Lentos Museum of Modern Art Presents Ralo Mayer: Obviously a Major Malfunction

The Lentos Museum of Modern Art presents Ralo Mayer / Obviously a Major Malfunction on view through 23 October 2011.

4.56-billion-year-old meteorites, a painting from the collection of the LENTOS, a closed eco system and a checklist that travelled to the moon and back with the astronauts on board Apollo: four highly diverse objects that are used by Ralo Mayer (b. 1976, lives/works in Vienna) in the first part of his exhibition to throw light on his own work from the last few years. Space, the history of its exploration and utopias that tried (in the past) to predict what the world would look like in the future form the thematic backdrop for these works. Like all science fiction that deserves the name, they are deeply rooted in present-day reality and transfer social and economic facts into multifaceted stories.

An overview of the Columbia debris reconstruction hangar in 2003 shows the orbiter outline on the floor with some of the 78,760 pieces identified to that date. More than 84,000 pieces of shuttle debris were recovered, some of which is included in a traveling NASA display to stress safety.

In the second part of the exhibition Mayer presents a new large-scale installation. It continues his exemplary exploration of objects in time and space, focusing on “the most complex piece of machinery of all times”. This title rightfully belongs to the United States Space Shuttle, which is said to consist of more than 2.5 million individual components. Two space shuttles broke apart in mid-air, one in 1986 and the other in 2003. When Challenger disintegrated into plumes of white smoke, a NASA commentator famously informed the tens of millions of horror-stricken viewers following the catastrophe on TV that “obviously a major malfunction” had occurred.

What about the period whose beginning and end are marked by space shuttle disasters? What events does it owe its specific flavour to? Mayer’s reconstruction features not only charred remains of the space shuttles but also fragments of the reactor in Chernobyl, the Berlin Wall and the Twin Towers. His presentation of these reliques takes its cue from an emancipatory interpretation of the so-called Cargo Cults, with which Melanesian and other tribal societies tried to cope with their traumatic encounters with colonial powers. The “cargo bay”, a storage space for all kinds of freight, is also an important feature of the Space Shuttle.

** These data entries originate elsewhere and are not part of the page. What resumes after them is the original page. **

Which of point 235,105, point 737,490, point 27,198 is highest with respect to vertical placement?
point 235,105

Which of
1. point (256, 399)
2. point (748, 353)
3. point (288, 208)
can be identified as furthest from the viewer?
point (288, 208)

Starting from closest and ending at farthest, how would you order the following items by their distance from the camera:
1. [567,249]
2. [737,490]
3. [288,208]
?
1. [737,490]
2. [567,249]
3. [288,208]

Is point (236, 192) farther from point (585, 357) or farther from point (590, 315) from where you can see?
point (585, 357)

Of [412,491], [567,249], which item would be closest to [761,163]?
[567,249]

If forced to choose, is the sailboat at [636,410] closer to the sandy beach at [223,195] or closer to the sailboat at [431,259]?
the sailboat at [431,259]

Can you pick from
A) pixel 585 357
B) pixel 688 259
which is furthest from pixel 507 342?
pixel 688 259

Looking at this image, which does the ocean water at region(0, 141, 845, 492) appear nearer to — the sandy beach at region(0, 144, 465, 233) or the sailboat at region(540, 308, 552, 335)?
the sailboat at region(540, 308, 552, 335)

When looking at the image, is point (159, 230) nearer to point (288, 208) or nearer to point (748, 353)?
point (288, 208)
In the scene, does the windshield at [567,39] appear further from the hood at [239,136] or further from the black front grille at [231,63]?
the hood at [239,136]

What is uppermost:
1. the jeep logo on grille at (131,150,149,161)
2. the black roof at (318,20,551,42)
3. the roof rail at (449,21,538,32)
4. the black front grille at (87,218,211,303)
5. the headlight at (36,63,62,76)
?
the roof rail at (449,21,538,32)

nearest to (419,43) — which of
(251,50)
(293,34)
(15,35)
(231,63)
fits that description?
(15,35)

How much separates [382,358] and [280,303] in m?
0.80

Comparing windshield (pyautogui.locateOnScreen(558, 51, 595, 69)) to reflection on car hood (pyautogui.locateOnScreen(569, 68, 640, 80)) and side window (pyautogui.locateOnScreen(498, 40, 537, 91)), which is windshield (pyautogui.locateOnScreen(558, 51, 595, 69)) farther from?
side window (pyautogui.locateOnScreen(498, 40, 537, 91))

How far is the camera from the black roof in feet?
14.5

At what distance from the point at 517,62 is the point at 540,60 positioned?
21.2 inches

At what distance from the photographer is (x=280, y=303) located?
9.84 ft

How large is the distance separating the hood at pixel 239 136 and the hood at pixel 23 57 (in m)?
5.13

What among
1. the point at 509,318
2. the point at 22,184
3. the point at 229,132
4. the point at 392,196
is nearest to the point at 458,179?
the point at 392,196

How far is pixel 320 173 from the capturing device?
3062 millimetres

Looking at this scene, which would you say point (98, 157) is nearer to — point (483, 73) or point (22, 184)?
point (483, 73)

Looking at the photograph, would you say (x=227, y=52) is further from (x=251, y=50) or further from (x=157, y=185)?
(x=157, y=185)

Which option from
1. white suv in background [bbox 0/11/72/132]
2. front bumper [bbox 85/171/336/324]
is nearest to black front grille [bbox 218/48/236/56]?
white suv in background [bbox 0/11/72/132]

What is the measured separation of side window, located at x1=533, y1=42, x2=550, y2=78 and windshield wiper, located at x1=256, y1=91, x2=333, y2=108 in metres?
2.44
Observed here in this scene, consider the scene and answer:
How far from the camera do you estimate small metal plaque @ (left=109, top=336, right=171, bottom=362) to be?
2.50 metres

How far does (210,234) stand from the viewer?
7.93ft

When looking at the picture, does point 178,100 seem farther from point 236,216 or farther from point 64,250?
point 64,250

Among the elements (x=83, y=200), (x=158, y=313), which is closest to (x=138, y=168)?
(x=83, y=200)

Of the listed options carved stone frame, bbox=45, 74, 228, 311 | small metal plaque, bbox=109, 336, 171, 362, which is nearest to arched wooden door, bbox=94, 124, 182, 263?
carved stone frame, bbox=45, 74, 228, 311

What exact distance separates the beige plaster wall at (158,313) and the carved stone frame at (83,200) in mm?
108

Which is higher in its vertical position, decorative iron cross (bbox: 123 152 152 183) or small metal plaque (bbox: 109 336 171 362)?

The Space Shuttle was conceived in the late 1960s as a reliable vehicle able to commute between the earth and the space colonies then in the pipeline. The Vietnam War and the United States’ economic woes subsequently caused NASA’s budget to shrink and the Space Colonies remained science fiction. The Shuttle was built nevertheless, and for a vehicle whose original purpose had all but dissolved into thin air its 30-year record of service is impressive. The Space Shuttle will complete its last mission in the summer of this year.

Ralo Mayer is the winner of the TRIENNALE LINZ Award, which was first presented at the TRIENNALE LINZ 1.0 in summer 2010.
The exhibition is organised in collaboration with Kunsthaus Baselland, Switzerland, where it will be on display from 28 January to 25 March 2012.